**Übungstext:**
****

Die Vereinigten Staaten stehen vor einer bevorstehenden Wirtschaftskrise, die als "die vorhersehbarste in der Geschichte" beschrieben wird. Der Grund dafür liegt in der steigenden Staatsverschuldung, die mittlerweile fast der jährlichen Wirtschaftsleistung des Landes entspricht – ein Zustand, den es seit dem Ende des Zweiten Weltkriegs nicht mehr gegeben hat. Nach dem Krieg endete das enorme Staatsausgabenprogramm sofort. Heute jedoch sind es die explodierenden Kosten für Medicare und Social Security, die das Schuldenproblem antreiben, und diese sind auf lange Sicht nicht so leicht abzuschalten.
Während Präsident Joe Biden in seiner Ansprache zur Lage der Nation 2023 betonte, dass er die Sozialleistungen unangetastet lassen will, halten Experten diesen Ansatz für gefährlich. "Wir werden keine Kürzungen bei der Sozialversicherung und Medicare vornehmen," versprach Biden. Dies sei jedoch nur eine kurzfristige Lösung, die das Problem lediglich verschiebt.
Die derzeitigen Zinssätze von rund vier Prozent führen bereits dazu, dass die Zinszahlungen die Ausgaben für Medicaid und Verteidigung übersteigen. Ein Anstieg auf fünf bis sieben Prozent könnte die Gesamtschuld auf das Dreifache des Bruttoinlandsprodukts anwachsen lassen. Dies würde den Großteil der jährlichen Steuereinnahmen verschlingen und zu einer finanziellen Katastrophe führen.

****

**Verständnis prüfen:**
1. Welche Kosten treiben laut dem Übungstext heute das Schuldenproblem der Vereinigten Staaten an?
2. Schreiben Sie aus dem Übungstext den Abschnitt ab, der bei den Worten „Während Präsident Joe“ beginnt. Hören Sie nach den Worten „finanziellen Katastrophe führen.“ auf.
Die Datensätze sind eigenständiges Material und gehören nicht zum Übungstext.

****

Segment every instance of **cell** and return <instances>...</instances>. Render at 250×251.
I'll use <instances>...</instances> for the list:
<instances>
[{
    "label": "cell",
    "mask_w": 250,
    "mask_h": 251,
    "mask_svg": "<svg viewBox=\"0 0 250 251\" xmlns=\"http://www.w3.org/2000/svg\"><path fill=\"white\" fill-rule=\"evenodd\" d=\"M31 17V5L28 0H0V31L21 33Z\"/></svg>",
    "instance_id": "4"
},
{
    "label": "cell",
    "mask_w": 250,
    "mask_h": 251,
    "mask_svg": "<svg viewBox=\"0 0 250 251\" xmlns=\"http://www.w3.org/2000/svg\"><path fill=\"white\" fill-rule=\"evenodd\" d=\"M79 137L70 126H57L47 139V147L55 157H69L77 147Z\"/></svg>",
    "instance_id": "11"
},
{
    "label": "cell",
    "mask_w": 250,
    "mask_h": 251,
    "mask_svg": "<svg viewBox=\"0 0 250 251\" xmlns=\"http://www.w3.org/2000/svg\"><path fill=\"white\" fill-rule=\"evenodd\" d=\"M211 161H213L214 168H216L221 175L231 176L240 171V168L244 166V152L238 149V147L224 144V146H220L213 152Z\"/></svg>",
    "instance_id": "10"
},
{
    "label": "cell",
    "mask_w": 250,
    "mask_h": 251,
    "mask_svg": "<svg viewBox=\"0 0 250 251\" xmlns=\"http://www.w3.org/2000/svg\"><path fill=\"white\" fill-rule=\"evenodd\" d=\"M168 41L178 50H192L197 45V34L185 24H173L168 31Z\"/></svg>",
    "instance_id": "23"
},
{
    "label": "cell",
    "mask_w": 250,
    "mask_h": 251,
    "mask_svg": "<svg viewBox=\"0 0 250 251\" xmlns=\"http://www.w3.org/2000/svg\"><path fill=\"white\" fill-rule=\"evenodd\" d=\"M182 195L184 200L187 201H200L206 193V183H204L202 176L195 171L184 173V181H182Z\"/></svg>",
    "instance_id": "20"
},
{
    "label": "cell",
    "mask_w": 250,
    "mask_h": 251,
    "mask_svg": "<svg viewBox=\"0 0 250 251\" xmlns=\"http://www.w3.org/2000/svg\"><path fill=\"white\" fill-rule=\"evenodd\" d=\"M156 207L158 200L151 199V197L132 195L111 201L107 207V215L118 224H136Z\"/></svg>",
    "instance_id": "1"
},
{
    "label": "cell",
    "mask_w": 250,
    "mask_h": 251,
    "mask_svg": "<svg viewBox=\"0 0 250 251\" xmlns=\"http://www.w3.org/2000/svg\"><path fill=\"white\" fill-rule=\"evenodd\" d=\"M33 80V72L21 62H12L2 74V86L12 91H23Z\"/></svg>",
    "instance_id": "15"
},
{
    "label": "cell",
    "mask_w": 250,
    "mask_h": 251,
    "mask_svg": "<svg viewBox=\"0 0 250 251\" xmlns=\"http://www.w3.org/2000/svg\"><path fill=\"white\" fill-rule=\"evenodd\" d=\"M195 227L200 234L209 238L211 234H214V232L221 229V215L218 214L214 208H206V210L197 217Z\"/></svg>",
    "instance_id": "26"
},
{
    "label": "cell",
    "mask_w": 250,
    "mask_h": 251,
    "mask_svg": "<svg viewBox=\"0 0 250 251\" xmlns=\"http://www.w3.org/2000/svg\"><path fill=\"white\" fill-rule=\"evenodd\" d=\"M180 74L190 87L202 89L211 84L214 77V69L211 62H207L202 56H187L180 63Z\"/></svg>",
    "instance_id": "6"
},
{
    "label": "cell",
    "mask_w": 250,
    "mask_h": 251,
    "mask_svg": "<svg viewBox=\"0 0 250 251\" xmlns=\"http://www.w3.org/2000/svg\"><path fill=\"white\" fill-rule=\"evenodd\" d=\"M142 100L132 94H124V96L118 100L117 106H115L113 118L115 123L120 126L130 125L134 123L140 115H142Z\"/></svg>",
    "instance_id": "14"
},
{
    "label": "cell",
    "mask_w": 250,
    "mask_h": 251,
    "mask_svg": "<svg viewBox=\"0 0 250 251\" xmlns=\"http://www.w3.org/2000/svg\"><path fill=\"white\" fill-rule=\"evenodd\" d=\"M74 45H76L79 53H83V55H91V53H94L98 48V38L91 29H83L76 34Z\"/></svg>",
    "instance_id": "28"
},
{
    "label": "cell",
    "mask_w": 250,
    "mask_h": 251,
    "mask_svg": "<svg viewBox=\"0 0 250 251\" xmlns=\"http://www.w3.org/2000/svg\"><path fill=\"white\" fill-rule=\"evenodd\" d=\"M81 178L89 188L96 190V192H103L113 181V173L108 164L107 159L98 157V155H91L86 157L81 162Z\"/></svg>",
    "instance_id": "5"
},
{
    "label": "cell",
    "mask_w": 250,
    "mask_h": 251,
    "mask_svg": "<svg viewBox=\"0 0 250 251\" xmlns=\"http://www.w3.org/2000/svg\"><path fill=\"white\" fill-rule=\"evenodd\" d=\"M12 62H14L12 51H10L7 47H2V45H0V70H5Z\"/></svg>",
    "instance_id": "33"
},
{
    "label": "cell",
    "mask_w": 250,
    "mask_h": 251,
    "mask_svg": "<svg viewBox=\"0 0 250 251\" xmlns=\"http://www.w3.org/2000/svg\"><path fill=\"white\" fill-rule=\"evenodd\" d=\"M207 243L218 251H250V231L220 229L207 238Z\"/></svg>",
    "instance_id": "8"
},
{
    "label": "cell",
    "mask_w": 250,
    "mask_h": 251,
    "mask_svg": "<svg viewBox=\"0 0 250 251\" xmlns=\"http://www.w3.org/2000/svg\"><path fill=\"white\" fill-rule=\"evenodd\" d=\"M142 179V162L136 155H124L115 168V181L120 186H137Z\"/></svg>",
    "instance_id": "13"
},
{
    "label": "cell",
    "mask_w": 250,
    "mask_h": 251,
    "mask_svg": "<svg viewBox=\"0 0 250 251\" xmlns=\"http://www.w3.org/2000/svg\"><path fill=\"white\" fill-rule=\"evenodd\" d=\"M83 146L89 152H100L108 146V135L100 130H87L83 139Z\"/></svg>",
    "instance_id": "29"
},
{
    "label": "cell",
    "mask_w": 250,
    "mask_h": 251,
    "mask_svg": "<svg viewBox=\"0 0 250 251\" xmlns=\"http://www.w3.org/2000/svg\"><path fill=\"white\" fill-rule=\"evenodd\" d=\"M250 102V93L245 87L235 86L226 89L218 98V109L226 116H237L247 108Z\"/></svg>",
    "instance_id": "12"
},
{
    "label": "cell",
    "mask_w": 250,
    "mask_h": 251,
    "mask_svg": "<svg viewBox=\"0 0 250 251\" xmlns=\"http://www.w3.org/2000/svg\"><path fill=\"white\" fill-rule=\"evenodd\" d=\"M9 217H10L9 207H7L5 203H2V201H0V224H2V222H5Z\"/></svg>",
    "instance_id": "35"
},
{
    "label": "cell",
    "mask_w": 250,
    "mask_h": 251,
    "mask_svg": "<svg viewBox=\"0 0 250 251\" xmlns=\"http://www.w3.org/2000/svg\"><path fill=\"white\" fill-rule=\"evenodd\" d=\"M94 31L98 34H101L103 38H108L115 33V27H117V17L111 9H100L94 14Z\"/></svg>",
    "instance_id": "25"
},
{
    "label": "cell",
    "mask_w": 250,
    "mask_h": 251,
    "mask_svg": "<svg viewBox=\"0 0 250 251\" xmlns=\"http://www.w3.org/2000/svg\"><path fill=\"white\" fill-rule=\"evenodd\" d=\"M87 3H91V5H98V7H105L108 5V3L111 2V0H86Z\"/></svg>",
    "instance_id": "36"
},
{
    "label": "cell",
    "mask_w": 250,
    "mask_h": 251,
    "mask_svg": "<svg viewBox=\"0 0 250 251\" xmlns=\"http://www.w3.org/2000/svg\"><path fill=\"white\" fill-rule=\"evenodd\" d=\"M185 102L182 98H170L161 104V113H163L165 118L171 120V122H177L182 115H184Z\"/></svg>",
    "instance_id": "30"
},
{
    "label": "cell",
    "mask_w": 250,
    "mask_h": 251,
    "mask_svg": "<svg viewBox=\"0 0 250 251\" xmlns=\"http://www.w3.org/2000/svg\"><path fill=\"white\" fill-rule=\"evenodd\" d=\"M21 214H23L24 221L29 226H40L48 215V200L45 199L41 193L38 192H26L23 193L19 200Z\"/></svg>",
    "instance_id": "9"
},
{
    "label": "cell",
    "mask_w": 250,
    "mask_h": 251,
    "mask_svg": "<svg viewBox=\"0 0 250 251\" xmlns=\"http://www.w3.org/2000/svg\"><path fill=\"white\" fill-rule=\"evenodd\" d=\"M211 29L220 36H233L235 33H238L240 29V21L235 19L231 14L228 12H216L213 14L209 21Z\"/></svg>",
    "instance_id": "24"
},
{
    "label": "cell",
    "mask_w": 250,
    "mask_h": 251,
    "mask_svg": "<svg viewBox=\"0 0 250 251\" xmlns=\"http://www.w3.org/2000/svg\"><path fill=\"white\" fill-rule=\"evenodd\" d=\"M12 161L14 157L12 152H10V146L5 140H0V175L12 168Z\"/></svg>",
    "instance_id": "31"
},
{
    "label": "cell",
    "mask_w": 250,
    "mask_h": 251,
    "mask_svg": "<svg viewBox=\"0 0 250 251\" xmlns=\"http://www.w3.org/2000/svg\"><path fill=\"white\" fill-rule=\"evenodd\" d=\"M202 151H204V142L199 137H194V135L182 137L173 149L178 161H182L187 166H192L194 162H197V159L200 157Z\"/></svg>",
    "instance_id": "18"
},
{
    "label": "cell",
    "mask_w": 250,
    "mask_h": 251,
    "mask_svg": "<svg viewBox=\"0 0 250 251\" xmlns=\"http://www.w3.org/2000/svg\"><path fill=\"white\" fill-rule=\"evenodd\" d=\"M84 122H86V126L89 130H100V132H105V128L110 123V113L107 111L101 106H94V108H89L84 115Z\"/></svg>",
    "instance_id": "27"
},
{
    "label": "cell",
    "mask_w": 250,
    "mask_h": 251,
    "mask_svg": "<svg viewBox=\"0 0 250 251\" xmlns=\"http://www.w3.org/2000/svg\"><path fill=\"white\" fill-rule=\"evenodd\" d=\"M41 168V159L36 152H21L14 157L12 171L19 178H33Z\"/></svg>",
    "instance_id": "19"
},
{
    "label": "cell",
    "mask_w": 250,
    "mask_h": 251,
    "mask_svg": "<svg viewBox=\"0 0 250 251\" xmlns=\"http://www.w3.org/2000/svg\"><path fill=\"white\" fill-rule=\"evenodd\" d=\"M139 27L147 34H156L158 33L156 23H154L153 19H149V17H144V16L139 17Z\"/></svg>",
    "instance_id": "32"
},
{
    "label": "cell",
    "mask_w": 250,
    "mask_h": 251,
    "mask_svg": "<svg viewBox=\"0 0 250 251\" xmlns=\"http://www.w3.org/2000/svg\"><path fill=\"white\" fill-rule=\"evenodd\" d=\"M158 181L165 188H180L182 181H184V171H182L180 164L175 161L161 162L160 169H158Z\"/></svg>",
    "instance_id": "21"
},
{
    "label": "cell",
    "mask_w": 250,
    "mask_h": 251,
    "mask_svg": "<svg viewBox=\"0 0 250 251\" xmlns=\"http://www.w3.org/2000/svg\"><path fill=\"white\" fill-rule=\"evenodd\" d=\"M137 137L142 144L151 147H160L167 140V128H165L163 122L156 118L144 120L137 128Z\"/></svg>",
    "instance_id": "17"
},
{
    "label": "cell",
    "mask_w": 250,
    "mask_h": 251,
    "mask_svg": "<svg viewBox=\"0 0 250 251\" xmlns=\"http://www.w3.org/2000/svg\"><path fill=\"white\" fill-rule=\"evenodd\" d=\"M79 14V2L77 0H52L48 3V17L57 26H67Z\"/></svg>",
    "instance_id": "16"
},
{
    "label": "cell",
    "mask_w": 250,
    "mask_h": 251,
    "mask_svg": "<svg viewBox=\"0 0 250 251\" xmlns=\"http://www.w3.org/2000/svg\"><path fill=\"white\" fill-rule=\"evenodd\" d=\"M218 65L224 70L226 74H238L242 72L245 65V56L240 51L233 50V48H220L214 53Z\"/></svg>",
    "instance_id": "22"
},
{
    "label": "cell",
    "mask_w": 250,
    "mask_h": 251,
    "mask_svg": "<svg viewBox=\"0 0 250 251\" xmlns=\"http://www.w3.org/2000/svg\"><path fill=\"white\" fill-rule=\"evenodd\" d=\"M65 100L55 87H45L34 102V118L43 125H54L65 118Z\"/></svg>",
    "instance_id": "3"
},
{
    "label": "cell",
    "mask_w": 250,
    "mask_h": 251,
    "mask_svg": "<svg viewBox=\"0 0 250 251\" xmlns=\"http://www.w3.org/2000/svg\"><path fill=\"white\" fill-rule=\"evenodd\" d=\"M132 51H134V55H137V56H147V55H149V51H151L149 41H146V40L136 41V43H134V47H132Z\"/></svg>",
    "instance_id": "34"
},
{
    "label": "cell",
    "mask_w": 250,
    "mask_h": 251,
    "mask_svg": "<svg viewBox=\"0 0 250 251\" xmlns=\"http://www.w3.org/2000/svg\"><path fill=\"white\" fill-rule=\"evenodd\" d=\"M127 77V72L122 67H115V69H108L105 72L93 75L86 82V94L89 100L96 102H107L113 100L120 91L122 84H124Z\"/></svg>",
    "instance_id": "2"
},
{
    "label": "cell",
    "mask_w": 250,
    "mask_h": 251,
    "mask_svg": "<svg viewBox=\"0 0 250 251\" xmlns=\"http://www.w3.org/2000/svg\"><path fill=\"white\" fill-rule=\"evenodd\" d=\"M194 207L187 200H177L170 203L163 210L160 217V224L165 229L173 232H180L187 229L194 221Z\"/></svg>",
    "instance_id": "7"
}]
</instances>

****

**Die Lösungen:**
1. Die explodierenden Kosten für Medicare und Social Security.

2.
Während Präsident Joe Biden in seiner Ansprache zur Lage der Nation 2023 betonte, dass er die Sozialleistungen unangetastet lassen will, halten Experten diesen Ansatz für gefährlich. "Wir werden keine Kürzungen bei der Sozialversicherung und Medicare vornehmen," versprach Biden. Dies sei jedoch nur eine kurzfristige Lösung, die das Problem lediglich verschiebt.
Die derzeitigen Zinssätze von rund vier Prozent führen bereits dazu, dass die Zinszahlungen die Ausgaben für Medicaid und Verteidigung übersteigen. Ein Anstieg auf fünf bis sieben Prozent könnte die Gesamtschuld auf das Dreifache des Bruttoinlandsprodukts anwachsen lassen. Dies würde den Großteil der jährlichen Steuereinnahmen verschlingen und zu einer finanziellen Katastrophe führen.